We have a long-term research focus on the following aspects of biopolymers (e.g. starch, chitosan, cellulose, alginate, gelatin):
- Multilevel structures
- Molecular interactions (e.g. hydrogen bonding, ionic interaction)
- Dissolution and plasticisation
- Chemical and physical modification
- Innovative processing and manufacturing (reactive processes, ‘green’ processes, emerging techniques)
- Structural evolution during processing, modification, ageing and usage
- Blends, composites and nanocomposites
- Processing-structure-property relationships
Featured research findings
- The thermal transition of starch is largely influenced by the ratio of ionic liquid/water. Aqueous ionic liquid with a certain ionic liquid/water ratio leads to the most effective structural disorganisation and amorphisation of starch at significantly reduced temperature (even at room temperature) (read Carbohydr. Polym. 2013, 94, 520-530; Phys Chem Chem Phys 2015, 17, 13860-13871; ACS Sustainable Chem. Eng., 2017, 5 (5), 3737-3741). This also allows the effective plasticisation of starch in a highly concentrated state under “melt” processing (read ACS Sustainable Chem. Eng. 2017, 5 (6), 5457-5467).
- Starch, even high-amylose starch, can be fully dissolved by aqueous metal chloride salts (e.g.
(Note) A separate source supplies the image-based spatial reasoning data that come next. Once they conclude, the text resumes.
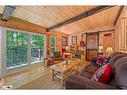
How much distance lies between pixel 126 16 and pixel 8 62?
14.1ft

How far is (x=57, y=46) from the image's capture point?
7.73m

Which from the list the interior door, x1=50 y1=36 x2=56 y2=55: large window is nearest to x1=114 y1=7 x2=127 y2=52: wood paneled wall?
the interior door

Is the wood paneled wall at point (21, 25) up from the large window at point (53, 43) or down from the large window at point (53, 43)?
up

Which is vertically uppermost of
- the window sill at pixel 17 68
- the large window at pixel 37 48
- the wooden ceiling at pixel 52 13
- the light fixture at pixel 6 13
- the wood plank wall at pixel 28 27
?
the wooden ceiling at pixel 52 13

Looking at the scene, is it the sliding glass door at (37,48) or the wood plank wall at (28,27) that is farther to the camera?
the sliding glass door at (37,48)

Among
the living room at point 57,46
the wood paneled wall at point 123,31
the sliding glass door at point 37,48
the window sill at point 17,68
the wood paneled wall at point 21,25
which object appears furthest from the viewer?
the sliding glass door at point 37,48

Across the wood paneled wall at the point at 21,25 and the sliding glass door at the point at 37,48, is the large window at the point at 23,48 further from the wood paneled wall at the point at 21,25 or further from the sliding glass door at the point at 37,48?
the wood paneled wall at the point at 21,25

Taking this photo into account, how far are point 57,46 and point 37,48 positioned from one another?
5.91 feet

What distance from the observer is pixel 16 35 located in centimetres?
477

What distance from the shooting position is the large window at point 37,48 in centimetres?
588

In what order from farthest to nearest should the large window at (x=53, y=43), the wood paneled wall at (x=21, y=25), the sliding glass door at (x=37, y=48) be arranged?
1. the large window at (x=53, y=43)
2. the sliding glass door at (x=37, y=48)
3. the wood paneled wall at (x=21, y=25)

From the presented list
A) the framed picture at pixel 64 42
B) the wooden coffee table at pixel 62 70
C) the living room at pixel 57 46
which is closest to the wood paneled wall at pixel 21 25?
the living room at pixel 57 46

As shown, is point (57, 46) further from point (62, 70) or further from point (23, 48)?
point (62, 70)
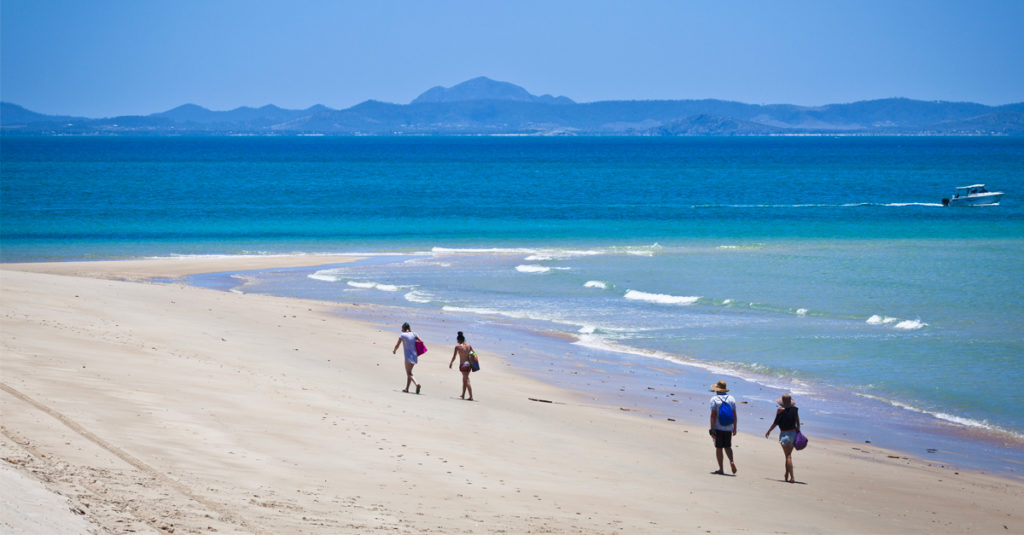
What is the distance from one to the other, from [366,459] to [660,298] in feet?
61.8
ZnCl2, CaCl2, MgCl2) at moderate temperature; starch nanoparticles forms resulting from this dissolution process (read Carbohydr. Polym. 2016, 136, 266-273; ACS Sustainable Chem. Eng. 2020, 8 (12), 4838-4847). Under “melt” processing, ZnCl2 solution has an excellent plasticisation effect on starch and in-situ formed starch-zinc complexes can enhance the mechanical properties of starch-based materials (read Carbohydr. Polym. 2019, 206, 528-538). Simply mixing CaCl2 solution with starch can lead to starch-based materials with ionic conductivity and strain-responsiveness (read ACS Sustainable Chem. Eng. 2020, 8 (51), 19117-19128).
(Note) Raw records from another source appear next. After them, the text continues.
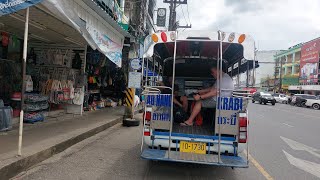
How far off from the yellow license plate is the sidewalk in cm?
282

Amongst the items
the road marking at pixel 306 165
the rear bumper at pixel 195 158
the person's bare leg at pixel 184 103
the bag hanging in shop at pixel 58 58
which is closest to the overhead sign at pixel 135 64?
the bag hanging in shop at pixel 58 58

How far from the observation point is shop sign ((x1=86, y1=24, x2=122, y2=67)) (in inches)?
400

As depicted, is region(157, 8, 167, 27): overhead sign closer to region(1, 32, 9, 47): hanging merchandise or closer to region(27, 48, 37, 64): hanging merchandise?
region(27, 48, 37, 64): hanging merchandise

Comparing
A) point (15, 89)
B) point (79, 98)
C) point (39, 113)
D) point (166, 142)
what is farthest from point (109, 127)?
point (166, 142)

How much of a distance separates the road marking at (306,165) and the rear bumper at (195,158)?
200cm

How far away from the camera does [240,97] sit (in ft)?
19.9

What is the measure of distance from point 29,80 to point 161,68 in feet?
13.7

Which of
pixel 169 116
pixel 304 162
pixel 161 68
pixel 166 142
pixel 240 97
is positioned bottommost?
pixel 304 162

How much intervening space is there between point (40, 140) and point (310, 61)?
63.4 metres

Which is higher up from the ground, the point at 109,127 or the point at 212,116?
the point at 212,116

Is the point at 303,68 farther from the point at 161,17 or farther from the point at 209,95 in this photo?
the point at 209,95

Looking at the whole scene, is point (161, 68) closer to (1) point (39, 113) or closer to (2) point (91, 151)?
(2) point (91, 151)

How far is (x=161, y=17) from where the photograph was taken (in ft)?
92.6

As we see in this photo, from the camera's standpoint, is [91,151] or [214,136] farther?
[91,151]
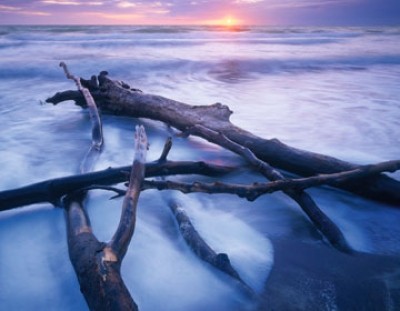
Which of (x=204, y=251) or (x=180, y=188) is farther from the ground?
(x=180, y=188)

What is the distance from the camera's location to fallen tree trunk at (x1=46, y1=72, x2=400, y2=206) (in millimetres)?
2714

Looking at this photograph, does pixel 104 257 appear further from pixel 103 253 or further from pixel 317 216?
pixel 317 216

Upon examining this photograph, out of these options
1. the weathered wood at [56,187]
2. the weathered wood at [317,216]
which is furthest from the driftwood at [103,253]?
the weathered wood at [317,216]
- Under “melt” processing with limited solvents, chitosan-based materials and composites can be prepared cost-effectively (read Polymer 2013, 54 (14), 3654-3662). Prepared in this way, chitosan/silk peptide blends show extraordinary mechanical properties (A, below) (read ACS Sustainable Chem. Eng. 2019, 7 (2), 2792-2802) and chitosan/carboxymethyl cellulose blends have unexpected hydrolytic stability, better than that of each biopolymer component (B, below) (read Compos. Sci. Technol. 2020, 189, 108031), likely due to polyelectrolyte complexation.
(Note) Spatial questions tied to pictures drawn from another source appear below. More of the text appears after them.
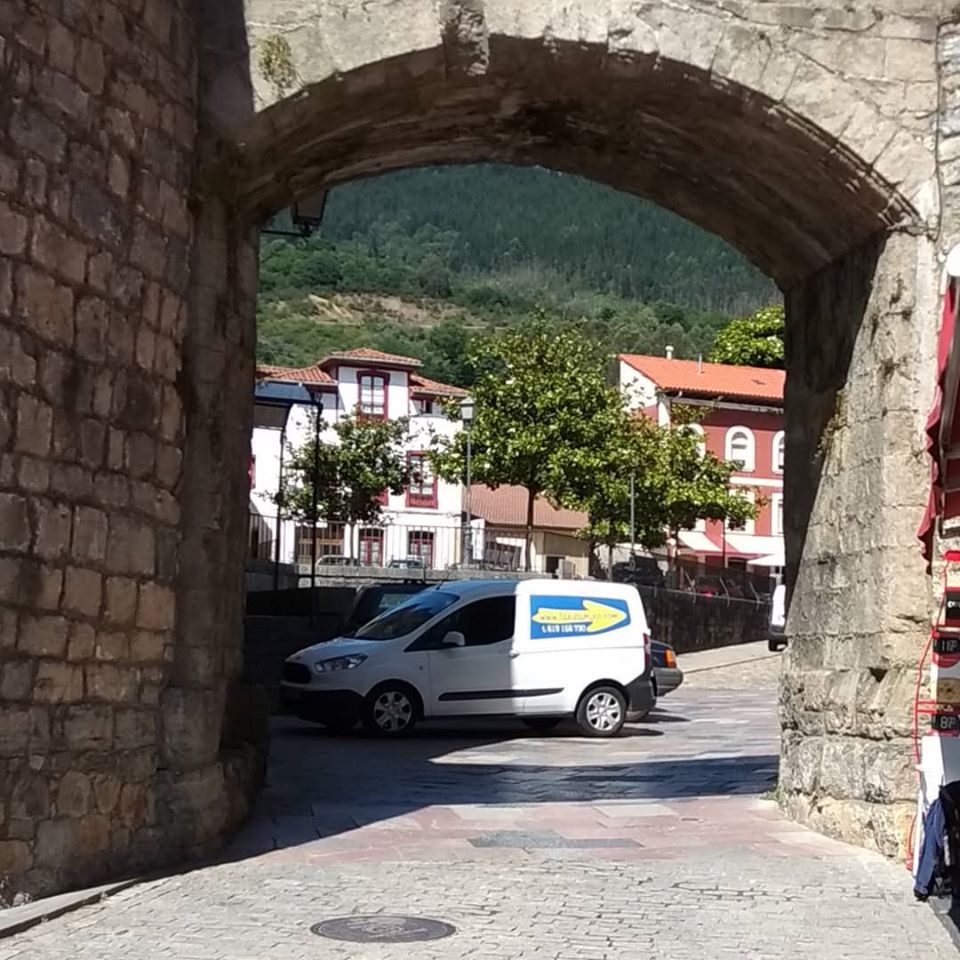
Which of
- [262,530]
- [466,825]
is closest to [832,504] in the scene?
[466,825]

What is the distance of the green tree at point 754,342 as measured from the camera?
60781 millimetres

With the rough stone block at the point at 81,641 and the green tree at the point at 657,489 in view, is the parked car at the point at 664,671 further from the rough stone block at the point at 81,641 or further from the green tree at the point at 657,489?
the green tree at the point at 657,489

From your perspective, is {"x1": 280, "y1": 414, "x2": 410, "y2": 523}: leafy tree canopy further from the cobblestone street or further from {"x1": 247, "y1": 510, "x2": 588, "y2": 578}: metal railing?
the cobblestone street

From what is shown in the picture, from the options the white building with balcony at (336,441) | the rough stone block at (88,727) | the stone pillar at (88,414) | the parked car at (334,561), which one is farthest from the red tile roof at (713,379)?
the rough stone block at (88,727)

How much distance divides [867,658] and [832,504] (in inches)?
43.8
Through our recent research into chitosan-based nanocomposites, we have:
- Identified factors determining nanofiller dispersion in biopolymers identified;
- Revealed mechanisms regarding nanofiller reinforcement effect on biopolymers;
- Uncovered the influence of material formulation (nanofiller, plasticiser, and biopolymer blending) on surface hydrophilicity;
- Elaborated competing interactions among biopolymer, nanofiller and plasticiser;
- Shown unexpected structures and properties of biopolymer composites (e.g. hydrolytic stability and high relative permittivity).